This is the mail archive of the
gcc-bugs@gcc.gnu.org
mailing list for the GCC project.
[Bug target/64897] New: Floating-point "and" not optimized on x86-64
- From: "schnetter at gmail dot com" <gcc-bugzilla at gcc dot gnu dot org>
- To: gcc-bugs at gcc dot gnu dot org
- Date: Sun, 01 Feb 2015 19:45:59 +0000
- Subject: [Bug target/64897] New: Floating-point "and" not optimized on x86-64
- Auto-submitted: auto-generated
https://gcc.gnu.org/bugzilla/show_bug.cgi?id=64897
Bug ID: 64897
Summary: Floating-point "and" not optimized on x86-64
Product: gcc
Version: 4.9.2
Status: UNCONFIRMED
Severity: enhancement
Priority: P3
Component: target
Assignee: unassigned at gcc dot gnu.org
Reporter: schnetter at gmail dot com
I notice that gcc does not generate "vandpd" for floating-point "and"

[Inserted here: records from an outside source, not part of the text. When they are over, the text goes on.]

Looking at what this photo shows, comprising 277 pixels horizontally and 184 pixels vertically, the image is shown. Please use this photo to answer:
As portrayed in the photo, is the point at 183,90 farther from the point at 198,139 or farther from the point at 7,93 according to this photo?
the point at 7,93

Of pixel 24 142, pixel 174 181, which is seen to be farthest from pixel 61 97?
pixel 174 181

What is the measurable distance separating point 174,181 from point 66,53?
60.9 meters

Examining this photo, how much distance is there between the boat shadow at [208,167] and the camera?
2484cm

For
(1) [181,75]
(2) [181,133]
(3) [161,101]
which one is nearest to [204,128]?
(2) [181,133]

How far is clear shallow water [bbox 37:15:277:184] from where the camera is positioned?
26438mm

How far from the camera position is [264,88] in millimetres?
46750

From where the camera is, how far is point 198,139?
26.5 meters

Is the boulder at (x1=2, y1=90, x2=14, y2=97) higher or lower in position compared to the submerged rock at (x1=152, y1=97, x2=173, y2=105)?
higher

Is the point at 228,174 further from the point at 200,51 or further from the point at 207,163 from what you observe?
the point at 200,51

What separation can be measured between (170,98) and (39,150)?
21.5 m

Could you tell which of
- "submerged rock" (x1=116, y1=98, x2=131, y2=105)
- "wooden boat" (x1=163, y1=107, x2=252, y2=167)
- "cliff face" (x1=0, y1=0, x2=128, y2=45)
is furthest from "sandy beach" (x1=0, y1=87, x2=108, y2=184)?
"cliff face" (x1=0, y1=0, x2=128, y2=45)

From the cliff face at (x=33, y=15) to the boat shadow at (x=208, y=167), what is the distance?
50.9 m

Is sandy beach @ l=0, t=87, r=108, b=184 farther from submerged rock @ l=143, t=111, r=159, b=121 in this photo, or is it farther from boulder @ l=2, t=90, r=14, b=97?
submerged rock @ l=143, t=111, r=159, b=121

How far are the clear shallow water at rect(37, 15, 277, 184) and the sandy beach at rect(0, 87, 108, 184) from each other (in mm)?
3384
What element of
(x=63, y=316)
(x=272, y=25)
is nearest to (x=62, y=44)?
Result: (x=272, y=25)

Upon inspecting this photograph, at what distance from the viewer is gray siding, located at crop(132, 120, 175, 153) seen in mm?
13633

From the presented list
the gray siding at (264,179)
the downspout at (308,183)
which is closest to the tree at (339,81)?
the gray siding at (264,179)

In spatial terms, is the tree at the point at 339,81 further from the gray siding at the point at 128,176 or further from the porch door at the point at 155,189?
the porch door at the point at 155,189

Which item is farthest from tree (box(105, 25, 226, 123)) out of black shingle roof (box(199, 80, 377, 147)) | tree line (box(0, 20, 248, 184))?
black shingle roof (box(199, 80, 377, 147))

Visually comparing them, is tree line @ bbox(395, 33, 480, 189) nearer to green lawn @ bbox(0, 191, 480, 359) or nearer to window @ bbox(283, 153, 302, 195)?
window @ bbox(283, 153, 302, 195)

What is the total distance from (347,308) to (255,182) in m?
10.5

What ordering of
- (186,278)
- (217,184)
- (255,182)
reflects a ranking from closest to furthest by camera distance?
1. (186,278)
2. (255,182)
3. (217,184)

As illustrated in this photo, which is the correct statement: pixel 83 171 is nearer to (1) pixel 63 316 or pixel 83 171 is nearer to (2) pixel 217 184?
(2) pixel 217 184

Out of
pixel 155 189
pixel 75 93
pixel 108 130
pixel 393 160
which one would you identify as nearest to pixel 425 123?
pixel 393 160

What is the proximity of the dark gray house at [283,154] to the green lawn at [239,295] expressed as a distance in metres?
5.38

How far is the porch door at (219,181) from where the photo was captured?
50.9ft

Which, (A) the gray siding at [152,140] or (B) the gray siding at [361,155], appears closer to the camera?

operations. Here is an example code that demonstrates this:
{{{
#include <math.h>
#include <string.h>
double fand1(double x)
{
unsigned long ix;
memcpy(&ix, &x, 8);
ix &= 0x7fffffffffffffffUL;
memcpy(&x, &ix, 8);
return x;
}
double fand2(double x)
{
return fabs(x);
}
}}}
When I compile this via:
{{{
gcc-mp-4.9 -O3 -march=native -S fand.c -o fand-gcc-4.9.s
}}}
(OS X, x86-64 CPU, Intel Core i7), this results in:
{{{
_fand1:
movabsq $9223372036854775807, %rax
vmovd %xmm0, %rdx
andq %rdx, %rax
vmovd %rax, %xmm0
ret
_fand2:
vmovsd LC1(%rip), %xmm1
vandpd %xmm1, %xmm0, %xmm0
ret
}}}
This shows that (a) gcc performs the bitwise and operation in an integer
register, which is probably slower, and (b) the implementors of "fabs" assume
that using the "vandpd" instruction is faster.